- **DOCUMENT SECTION**

Heading into this season, one of the potential pitfalls on this roster was the lack of a clear bridge in the late innings to Craig Kimbrel in the ninth. There was certainly some upside at the back of the bullpen, but far from a sure thing. It hasn’t been a major issue so far this year as Matt Barnes, Joe Kelly and even Heath Hembree have been solid-to-good in setup roles. The team is also getting a potential major reinforcement in Tyler Thornburg, for whom I have little expectations but the talent is clearly there for him to be a difference-maker.
Back in March, if you’ll recall, none of the names mentioned above were the favorite to grab hold of this eighth inning role. Instead, Carson Smith was seen as the most likely candidate to take the leap given his previous elite-level success in the majors and the flashes he showed at the end of last year upon his return from injury. In hindsight, though, it seems perhaps our expectations were too high. Although Tommy John surgery is becoming an increasingly popular procedure and seems almost routine at this point, it is still a major surgery that is work to come back from. There is still the potential for permanent side-effects, to mention nothing of the (essentially) two-year layoff from which Smith is returning. Whatever the reason you want to give, the righty just hasn’t been the dominant force many of us were expecting coming into the year.

- **COLLECTED MATERIAL**
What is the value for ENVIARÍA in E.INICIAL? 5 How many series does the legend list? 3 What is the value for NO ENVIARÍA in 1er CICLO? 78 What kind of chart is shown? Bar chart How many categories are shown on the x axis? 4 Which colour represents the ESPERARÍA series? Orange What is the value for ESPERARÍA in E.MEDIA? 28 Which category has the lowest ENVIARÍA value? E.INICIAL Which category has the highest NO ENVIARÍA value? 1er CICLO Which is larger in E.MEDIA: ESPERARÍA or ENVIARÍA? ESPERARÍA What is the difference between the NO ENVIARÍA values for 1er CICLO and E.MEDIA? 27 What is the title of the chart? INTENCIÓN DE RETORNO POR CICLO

- **REQUIRED ACTIONS**
(A) Reproduce the part of the bullpen passage starting with "Heading into this" and going on through "be a difference-maker.", without changing a word.
(B) List every person named in the bullpen passage.

- **RESULTS BY TASK**
(A)
Heading into this season, one of the potential pitfalls on this roster was the lack of a clear bridge in the late innings to Craig Kimbrel in the ninth. There was certainly some upside at the back of the bullpen, but far from a sure thing. It hasn’t been a major issue so far this year as Matt Barnes, Joe Kelly and even Heath Hembree have been solid-to-good in setup roles. The team is also getting a potential major reinforcement in Tyler Thornburg, for whom I have little expectations but the talent is clearly there for him to be a difference-maker.

(B)
Craig Kimbrel
Matt Barnes
Joe Kelly
Heath Hembree
Tyler Thornburg
Carson Smith